━━━ RECORDS FOR PROCESSING

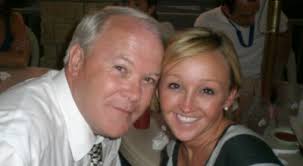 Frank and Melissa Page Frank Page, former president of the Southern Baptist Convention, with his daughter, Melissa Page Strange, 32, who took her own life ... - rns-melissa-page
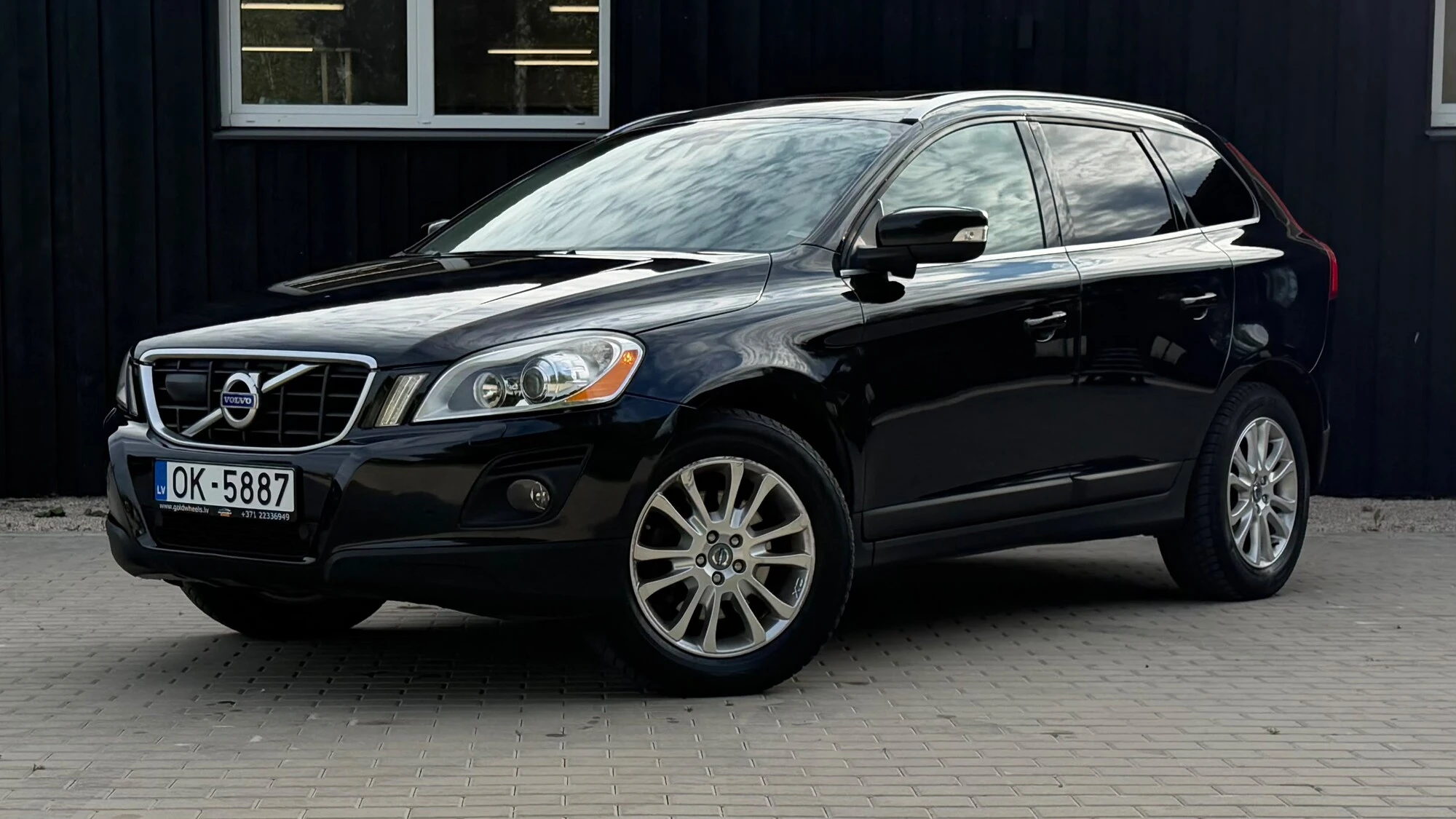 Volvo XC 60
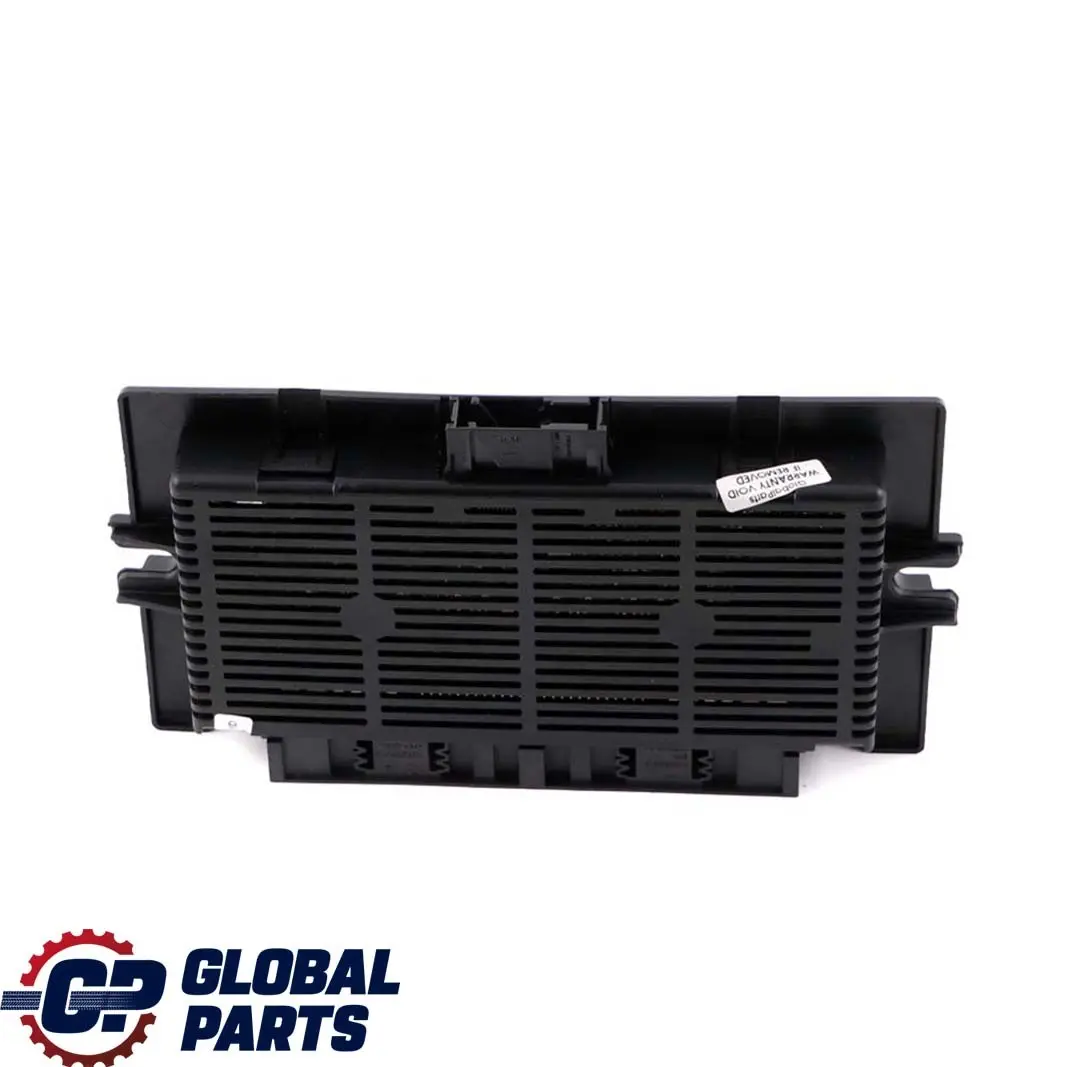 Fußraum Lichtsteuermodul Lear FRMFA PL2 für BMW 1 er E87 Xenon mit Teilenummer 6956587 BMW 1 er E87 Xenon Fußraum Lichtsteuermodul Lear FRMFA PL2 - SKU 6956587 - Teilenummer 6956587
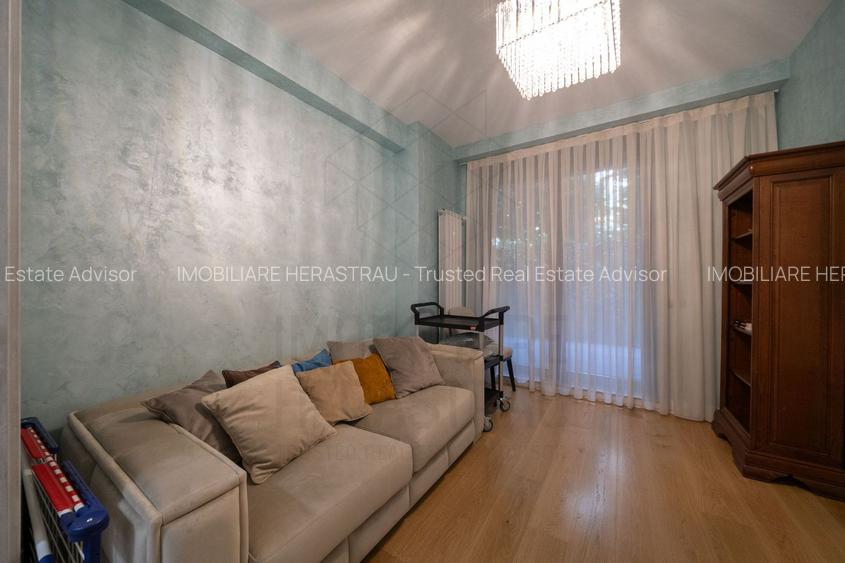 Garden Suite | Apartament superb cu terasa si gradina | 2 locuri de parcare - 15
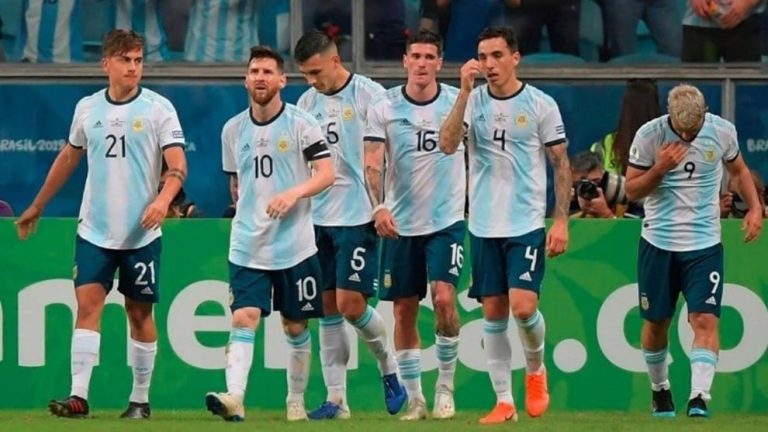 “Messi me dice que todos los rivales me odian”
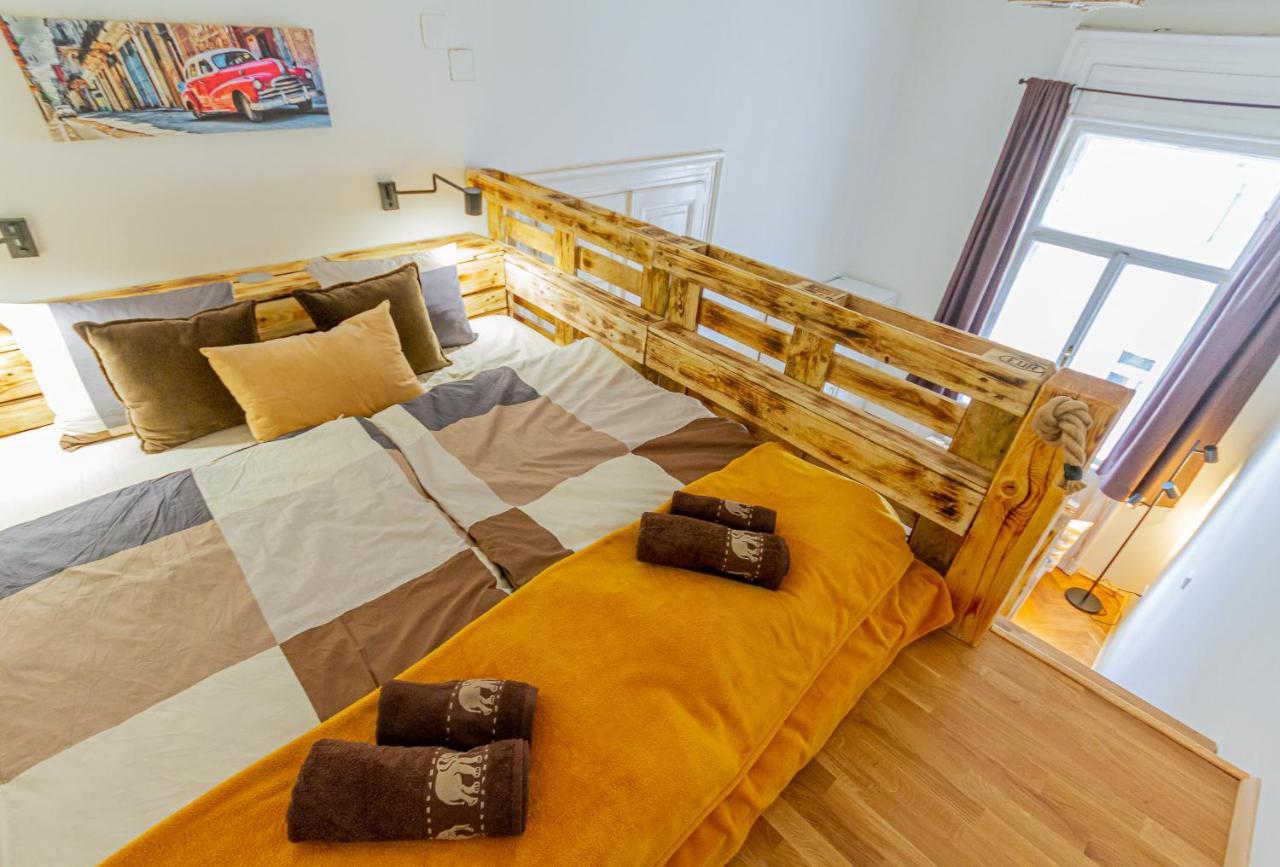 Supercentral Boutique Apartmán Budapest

━━━━━━

## INSTRUCTIONS TO FOLLOW:
Output the text of all six items above verbatim, leaving out the pictures.

## EXPECTED ANSWER:
 Frank and Melissa Page Frank Page, former president of the Southern Baptist Convention, with his daughter, Melissa Page Strange, 32, who took her own life ... - rns-melissa-page
 Volvo XC 60
 Fußraum Lichtsteuermodul Lear FRMFA PL2 für BMW 1 er E87 Xenon mit Teilenummer 6956587 BMW 1 er E87 Xenon Fußraum Lichtsteuermodul Lear FRMFA PL2 - SKU 6956587 - Teilenummer 6956587
 Garden Suite | Apartament superb cu terasa si gradina | 2 locuri de parcare - 15
 “Messi me dice que todos los rivales me odian”
 Supercentral Boutique Apartmán Budapest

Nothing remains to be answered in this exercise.